The image one inadvertently has of a ‘stereotype’ is
definitely not positive. If stereotype is understood as a clichéd view of something,
or simply as a fixed simplified notion, then stereotypes are something that one
would want to avoid in our thinking about anything, be it – a person, vocation, culture
or even about abstract concepts. At first glance, yes, we must fight
stereotypes! But let’s pause and ask why? What advantage is there in fighting
stereotypes? We want to get at the truth, we claim – we want to know what is
behind the stereotype, to know what it is, we reply. But then what guarantee is
there that what one gets behind today’s stereotypes, that ‘true’ view which our
struggles ultimately succeed in getting will not succumb to the same process of
stereotyping in time and produce a stereotype soon after? In other words, can
we escape stereotyping at all? On one hand, stereotypes are the dominant views
that have survived time even if as a parody or a bad representation. They have
survived and thus are given to us – similar to the Darwinian ‘survival of the fittest’

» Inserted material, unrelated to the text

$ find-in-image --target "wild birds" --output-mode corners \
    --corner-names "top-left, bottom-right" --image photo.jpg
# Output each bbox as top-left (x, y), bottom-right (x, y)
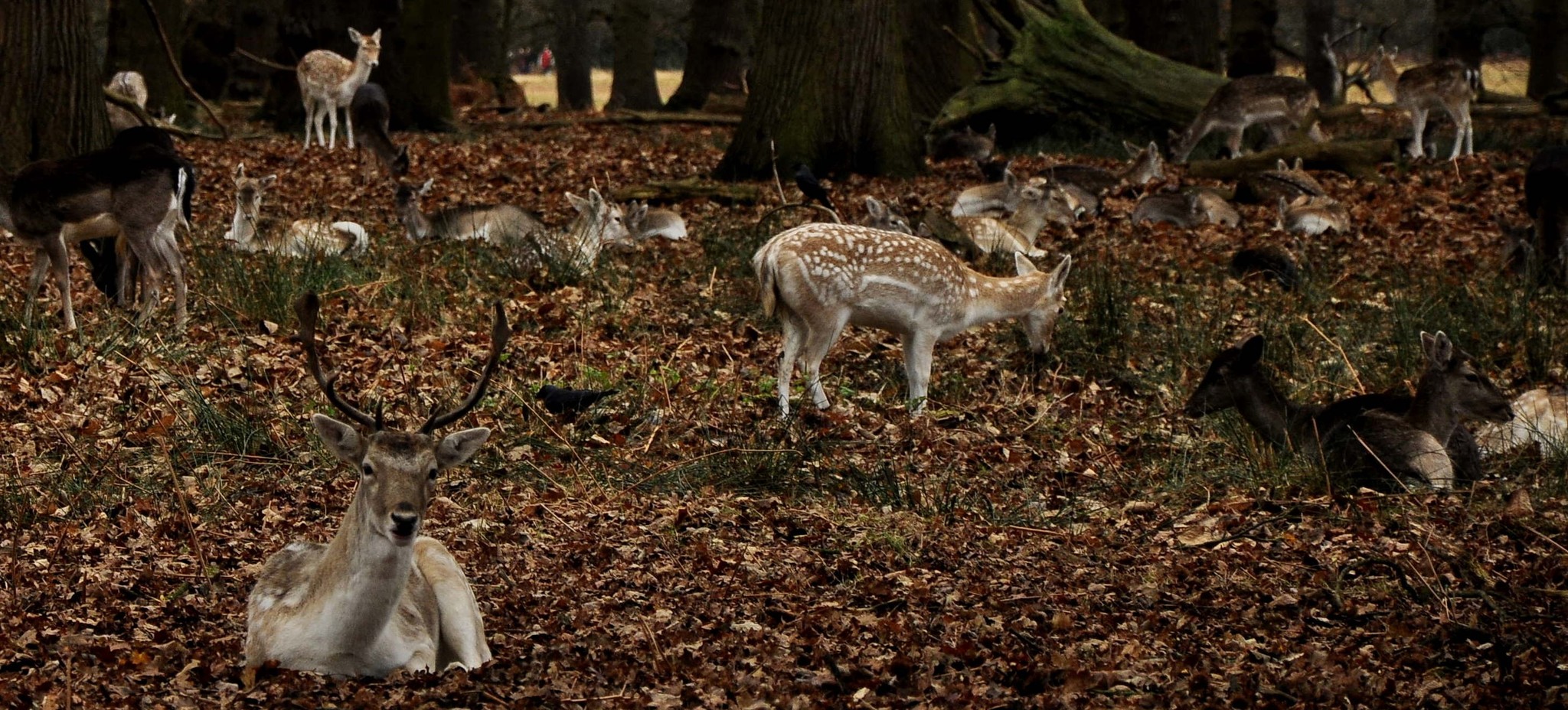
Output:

in terms of ideas. On the other hand, our daily living and experience
challenges these ‘fittest’ stereotypes at every point and every moment,
challenging precisely their claim to be the fittest representations of what
they seek to represent. In turn we produce new views, new ‘truth’, often
unaware that these too have the full potential of becoming stereotypes given
time, when something ‘more truer’ will replace them. Is this not the history of
knowledge? If there is anything that the philosophy of science has taught us,
it is precisely this – the changing paradigms of knowledge. If all the three
ingredients that constitute a stereotype – language, the subject who
stereotypes, the object being stereotyped – are constantly undergoing change
then although we inherit stereotypes from a past time, they will necessarily be
altered in time to produce new stereotypes that too will be altered in time, and this process goes on ad infinitum. Thus it appears that it is
the stereotyped notion of a stereotype, that stereotypes are 'fixed notions' that needs to be challenged. We will just
have to live by negotiating the stereotypes our age has bequeathed upon us even
as we create our own stereotypes for posterity, although, we would never, even
in our humblest of moments, term our findings as stereotypes.